Selon une source gouvernementale marocaine, le roi Mohamed VI a autorisé, par solidarité avec le Niger, la fourniture d’équipements militaires, à l’exception des munitions létales, pour aider son allié traditionnel dans la région du lac Tchad à faire face aux incursions répétées de Boko Haram à partir du Nigeria voisin.
La secte nigériane
Un raid éclair de Boko Haram le 3 juin, portant l’empreinte de son nouveau chef présumé, Bana Blachera, avait fait à Bosso, dans le sud-est du pays, 24 morts dans les rangs des forces armées nigériennes (FAN). De quoi inciter le Maroc à s’engager militairement aux côtés du Niger dans la lutte contre la secte nigériane.
Des discussions sont en cours, ajoute la même source marocaine, pour décider de la nature exacte du matériel militaire et les modalités de sa livraison aux autorités.
C’est la toute première fois que le Maroc, qui a connu des attentats meurtriers en 2003 à Casablanca et en 2011 en Marrakech, fournit directement du matériel militaire à un pays d’Afrique subsaharienne engagé dans la lutte contre le terrorisme.
Refus diplomatique
Le Royaume chérifien avait fait la même offre en 2012 au président malien de l’époque Amadou Toumani Touré (ATT) confronté à l’occupation du nord de son pays par Al-Qaida au Maghreb islamique (AQMI), Ansar Dine et le Mouvement pour l’unicité et le djihad en Afrique de l’Ouest (MUJAO).
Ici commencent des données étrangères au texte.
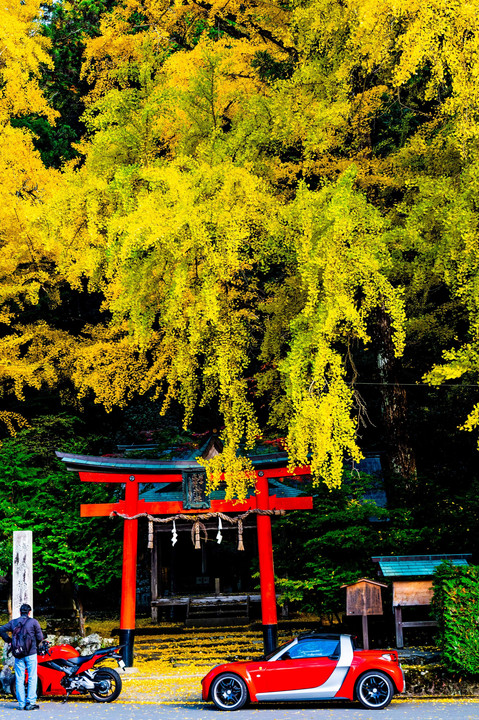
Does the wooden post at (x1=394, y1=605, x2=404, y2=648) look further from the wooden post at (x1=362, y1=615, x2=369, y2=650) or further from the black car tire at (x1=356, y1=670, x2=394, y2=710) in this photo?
the black car tire at (x1=356, y1=670, x2=394, y2=710)

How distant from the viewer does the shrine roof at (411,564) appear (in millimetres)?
11020

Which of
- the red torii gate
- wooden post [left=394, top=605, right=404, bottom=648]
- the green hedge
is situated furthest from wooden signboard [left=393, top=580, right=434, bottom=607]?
the red torii gate

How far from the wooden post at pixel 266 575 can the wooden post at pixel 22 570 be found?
373 cm

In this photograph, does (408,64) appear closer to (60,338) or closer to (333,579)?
(333,579)

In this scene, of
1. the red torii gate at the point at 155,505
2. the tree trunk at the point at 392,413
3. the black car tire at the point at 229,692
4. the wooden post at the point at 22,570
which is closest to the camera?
the black car tire at the point at 229,692

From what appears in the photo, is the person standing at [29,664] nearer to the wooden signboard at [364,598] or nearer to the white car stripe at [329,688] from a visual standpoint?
the white car stripe at [329,688]

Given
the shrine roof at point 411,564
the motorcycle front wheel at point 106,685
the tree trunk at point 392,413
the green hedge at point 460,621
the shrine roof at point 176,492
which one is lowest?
the motorcycle front wheel at point 106,685

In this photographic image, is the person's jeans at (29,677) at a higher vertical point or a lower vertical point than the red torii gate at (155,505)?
lower

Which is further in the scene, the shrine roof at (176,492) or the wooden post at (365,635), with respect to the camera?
the shrine roof at (176,492)

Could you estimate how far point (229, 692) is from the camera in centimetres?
837

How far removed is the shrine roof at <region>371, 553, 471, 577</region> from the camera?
36.2 feet

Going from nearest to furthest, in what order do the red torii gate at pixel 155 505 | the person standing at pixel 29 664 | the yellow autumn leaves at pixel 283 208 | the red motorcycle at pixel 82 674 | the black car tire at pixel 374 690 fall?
the black car tire at pixel 374 690 → the person standing at pixel 29 664 → the yellow autumn leaves at pixel 283 208 → the red motorcycle at pixel 82 674 → the red torii gate at pixel 155 505

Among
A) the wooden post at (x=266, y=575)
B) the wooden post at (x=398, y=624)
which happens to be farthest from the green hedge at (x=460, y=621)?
the wooden post at (x=266, y=575)

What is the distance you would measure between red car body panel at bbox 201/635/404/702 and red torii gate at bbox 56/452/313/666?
2986 millimetres
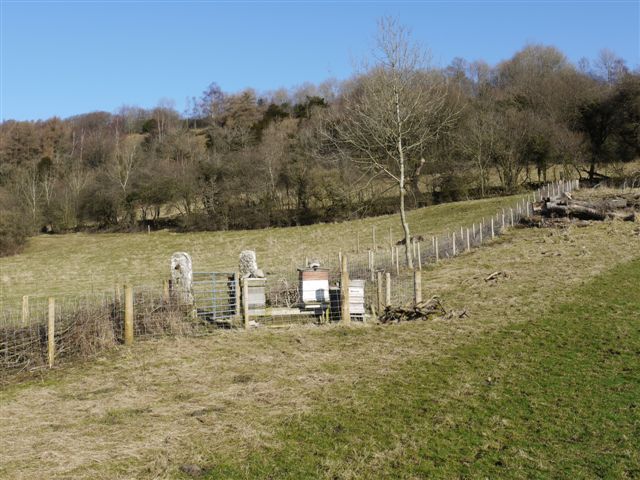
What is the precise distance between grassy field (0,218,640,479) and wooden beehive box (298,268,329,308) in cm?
185

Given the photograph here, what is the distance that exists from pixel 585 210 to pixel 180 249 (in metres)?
31.0

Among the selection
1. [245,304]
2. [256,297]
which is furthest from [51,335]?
[256,297]

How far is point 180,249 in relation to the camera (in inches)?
1868

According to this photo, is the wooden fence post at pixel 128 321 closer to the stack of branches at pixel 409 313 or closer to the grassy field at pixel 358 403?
the grassy field at pixel 358 403

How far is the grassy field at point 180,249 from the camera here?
3431 cm

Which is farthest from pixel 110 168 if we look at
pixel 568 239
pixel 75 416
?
pixel 75 416

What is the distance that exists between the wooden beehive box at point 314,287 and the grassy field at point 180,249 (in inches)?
617

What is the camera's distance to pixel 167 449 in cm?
738

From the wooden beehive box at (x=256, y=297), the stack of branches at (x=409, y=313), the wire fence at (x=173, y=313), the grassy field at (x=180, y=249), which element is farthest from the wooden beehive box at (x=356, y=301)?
the grassy field at (x=180, y=249)

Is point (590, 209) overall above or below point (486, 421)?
above

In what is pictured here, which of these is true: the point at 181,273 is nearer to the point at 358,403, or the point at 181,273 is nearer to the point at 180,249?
the point at 358,403

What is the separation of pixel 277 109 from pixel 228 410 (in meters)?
87.2

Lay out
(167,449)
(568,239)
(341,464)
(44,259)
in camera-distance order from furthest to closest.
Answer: (44,259)
(568,239)
(167,449)
(341,464)

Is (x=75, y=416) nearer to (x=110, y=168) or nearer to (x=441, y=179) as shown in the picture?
(x=441, y=179)
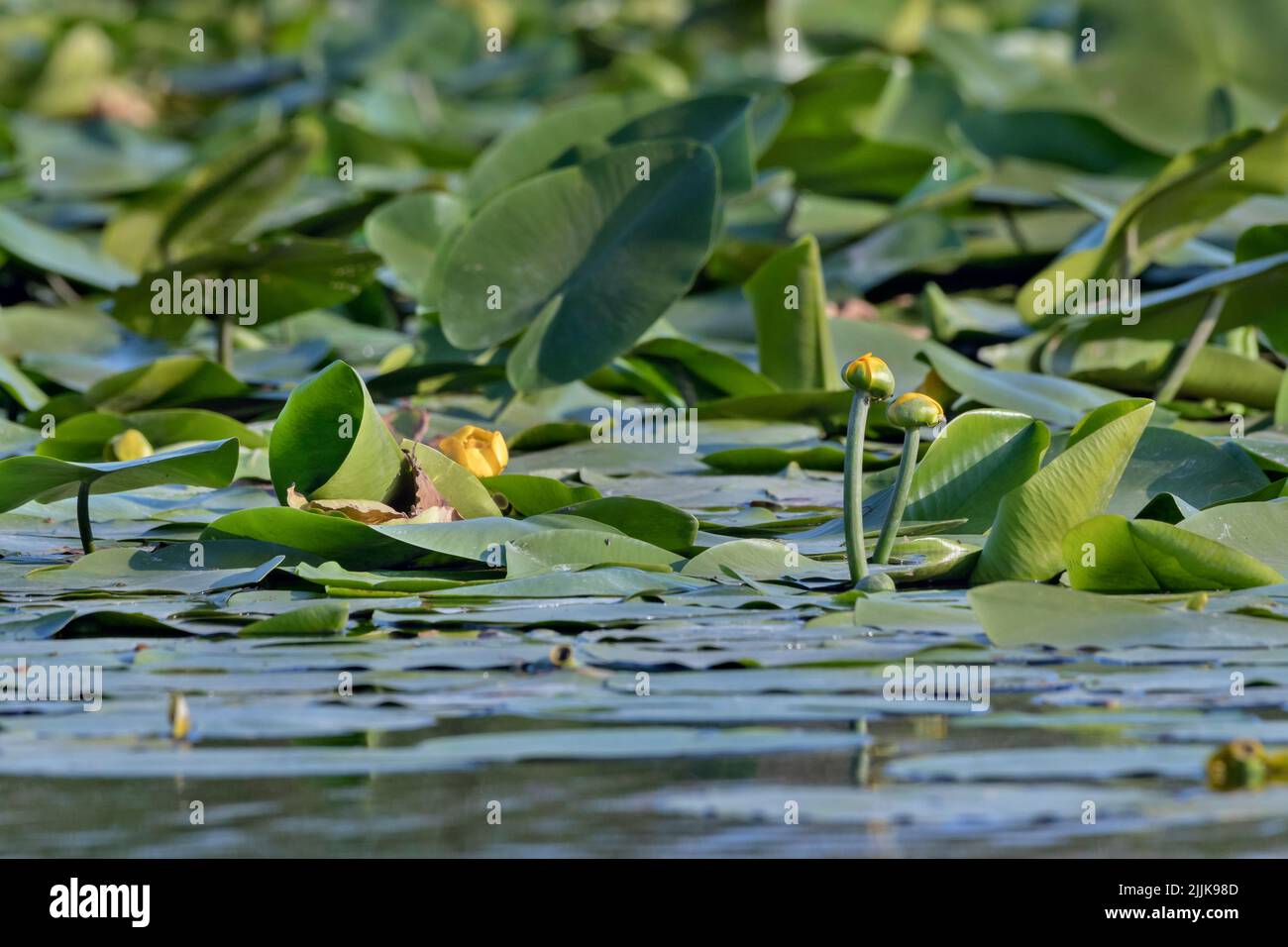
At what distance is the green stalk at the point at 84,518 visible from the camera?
1.95 meters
Le projet de livraison du matériel militaire et sécuritaire au Mali avait finalement avorté après le refus diplomatique de ATT.
L’engagement marocain dans la lutte contre le terrorisme en Afrique subsaharienne comprend, outre la fourniture du matériel de défense et de sécurité, la formation des imams à l’Institut Mohamed VI des oulémas africains. Construit pour près de 230 millions de dirhams, l’établissement, qui peut accueillir jusqu’à 1 000 étudiants, n’a jamais fait mystère de son objectif de contrer les velléités extrémistes.
Des imams de la Côte d’Ivoire, de la Guinée, du Mali, du Sénégal et du Tchad viennent ainsi s’y former aux « valeurs de l’islam juste » grâce à des bourses d’études entièrement prises en charge par le Maroc. Il s’y ajoute les valeurs de l’islam soufi des Tidjanes que le Maroc partage avec plusieurs pays d’Afrique subsaharienne pour contrecarrer la percée de l’idéologie wahhabite financée par les Etats du Golfe à travers des actions caritatives accomplies par des ONG.
Rival de toujours
En s’engageant militairement dans la lutte contre le terrorisme en Afrique subsaharienne, le Maroc devrait retrouver sur ce terrain-là l’Algérie, son rival de toujours dans la guerre d’influence sur le continent africain.
Pays de naissance de Mokthar Belmokthar, l’un des chefs historiques d’AQMI, l’Algérie, qui entretient également des liens privilégiés avec Iyad Ag Ghali, chef de Ansar Dine, a tenté de prendre le leadership de la lutte contre le terrorisme au Sahel en créant dès 2010 le Comité d’état-major opérationnel conjoint (CEMOC) aux côtés du Mali, du Niger et de la Mauritanie. La structure installée à Tamanrasset, dans le sud algérien, était finalement restée une coquille vide.
Plus récemment, Alger a formé deux bataillons antiterroristes de 150 hommes chacun en 2013 et en 2015 au Niger puis a promis la construction d’une caserne pour les forces spéciales nigériennes à In-Abangarit, sur la frontière commune entre l’Algérie, le Niger et le Mali.
Le Maroc a opté, de son côté, pour une autre stratégie de soutien à la lutte contre le terrorisme en associant appui sécuritaire, à travers la fourniture de matériel militaire, et prévention grâce à la formation des imams à l’Institut Mohamed VI.